Task: In the entries below, find the line with "scientific name: Aepyceros melampus" and the line with "scientific name: Soricidae". Return those two lines and all lines between them, exactly.
-- Raw data follows --
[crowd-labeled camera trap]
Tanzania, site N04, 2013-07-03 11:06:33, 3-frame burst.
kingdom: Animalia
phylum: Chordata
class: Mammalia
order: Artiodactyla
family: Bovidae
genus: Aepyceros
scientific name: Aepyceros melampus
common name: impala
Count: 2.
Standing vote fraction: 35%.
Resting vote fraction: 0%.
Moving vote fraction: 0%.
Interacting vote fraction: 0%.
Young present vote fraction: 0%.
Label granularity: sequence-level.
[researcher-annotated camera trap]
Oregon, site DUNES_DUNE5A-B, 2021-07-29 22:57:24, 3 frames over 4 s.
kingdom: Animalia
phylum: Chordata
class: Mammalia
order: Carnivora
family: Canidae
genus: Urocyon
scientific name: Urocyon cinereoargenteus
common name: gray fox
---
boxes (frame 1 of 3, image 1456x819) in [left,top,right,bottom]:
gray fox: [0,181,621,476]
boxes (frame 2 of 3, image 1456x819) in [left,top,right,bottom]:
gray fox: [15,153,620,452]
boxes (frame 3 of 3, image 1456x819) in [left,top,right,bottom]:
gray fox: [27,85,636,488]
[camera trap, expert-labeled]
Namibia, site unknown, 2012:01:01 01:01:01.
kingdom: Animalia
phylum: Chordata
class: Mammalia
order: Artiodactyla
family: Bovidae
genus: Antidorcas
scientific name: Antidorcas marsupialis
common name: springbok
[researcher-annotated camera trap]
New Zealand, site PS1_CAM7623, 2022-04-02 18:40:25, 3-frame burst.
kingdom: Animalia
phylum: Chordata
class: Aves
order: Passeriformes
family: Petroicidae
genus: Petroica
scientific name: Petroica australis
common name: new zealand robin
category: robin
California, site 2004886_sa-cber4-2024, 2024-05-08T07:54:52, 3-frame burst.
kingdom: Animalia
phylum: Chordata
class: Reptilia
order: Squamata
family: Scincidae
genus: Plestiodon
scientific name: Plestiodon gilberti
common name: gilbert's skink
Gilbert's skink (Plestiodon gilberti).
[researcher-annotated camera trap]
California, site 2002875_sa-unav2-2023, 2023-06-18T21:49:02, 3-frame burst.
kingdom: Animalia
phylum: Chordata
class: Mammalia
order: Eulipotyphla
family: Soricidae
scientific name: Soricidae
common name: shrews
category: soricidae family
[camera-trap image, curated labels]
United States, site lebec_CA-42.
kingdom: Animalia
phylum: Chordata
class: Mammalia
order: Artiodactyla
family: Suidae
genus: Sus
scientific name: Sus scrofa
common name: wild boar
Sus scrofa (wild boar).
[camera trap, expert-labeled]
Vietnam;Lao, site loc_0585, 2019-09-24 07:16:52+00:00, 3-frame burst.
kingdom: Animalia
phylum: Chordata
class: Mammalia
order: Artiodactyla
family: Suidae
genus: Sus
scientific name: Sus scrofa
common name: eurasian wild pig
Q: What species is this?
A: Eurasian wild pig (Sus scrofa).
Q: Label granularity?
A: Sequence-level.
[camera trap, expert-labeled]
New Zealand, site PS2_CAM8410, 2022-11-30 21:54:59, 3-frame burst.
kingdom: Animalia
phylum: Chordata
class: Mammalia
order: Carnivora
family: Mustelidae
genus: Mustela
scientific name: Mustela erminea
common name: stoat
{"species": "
-- Raw data concluded --
Answer below:
scientific name: Aepyceros melampus
common name: impala
Count: 2.
Standing vote fraction: 35%.
Resting vote fraction: 0%.
Moving vote fraction: 0%.
Interacting vote fraction: 0%.
Young present vote fraction: 0%.
Label granularity: sequence-level.
[researcher-annotated camera trap]
Oregon, site DUNES_DUNE5A-B, 2021-07-29 22:57:24, 3 frames over 4 s.
kingdom: Animalia
phylum: Chordata
class: Mammalia
order: Carnivora
family: Canidae
genus: Urocyon
scientific name: Urocyon cinereoargenteus
common name: gray fox
---
boxes (frame 1 of 3, image 1456x819) in [left,top,right,bottom]:
gray fox: [0,181,621,476]
boxes (frame 2 of 3, image 1456x819) in [left,top,right,bottom]:
gray fox: [15,153,620,452]
boxes (frame 3 of 3, image 1456x819) in [left,top,right,bottom]:
gray fox: [27,85,636,488]
[camera trap, expert-labeled]
Namibia, site unknown, 2012:01:01 01:01:01.
kingdom: Animalia
phylum: Chordata
class: Mammalia
order: Artiodactyla
family: Bovidae
genus: Antidorcas
scientific name: Antidorcas marsupialis
common name: springbok
[researcher-annotated camera trap]
New Zealand, site PS1_CAM7623, 2022-04-02 18:40:25, 3-frame burst.
kingdom: Animalia
phylum: Chordata
class: Aves
order: Passeriformes
family: Petroicidae
genus: Petroica
scientific name: Petroica australis
common name: new zealand robin
category: robin
California, site 2004886_sa-cber4-2024, 2024-05-08T07:54:52, 3-frame burst.
kingdom: Animalia
phylum: Chordata
class: Reptilia
order: Squamata
family: Scincidae
genus: Plestiodon
scientific name: Plestiodon gilberti
common name: gilbert's skink
Gilbert's skink (Plestiodon gilberti).
[researcher-annotated camera trap]
California, site 2002875_sa-unav2-2023, 2023-06-18T21:49:02, 3-frame burst.
kingdom: Animalia
phylum: Chordata
class: Mammalia
order: Eulipotyphla
family: Soricidae
scientific name: Soricidae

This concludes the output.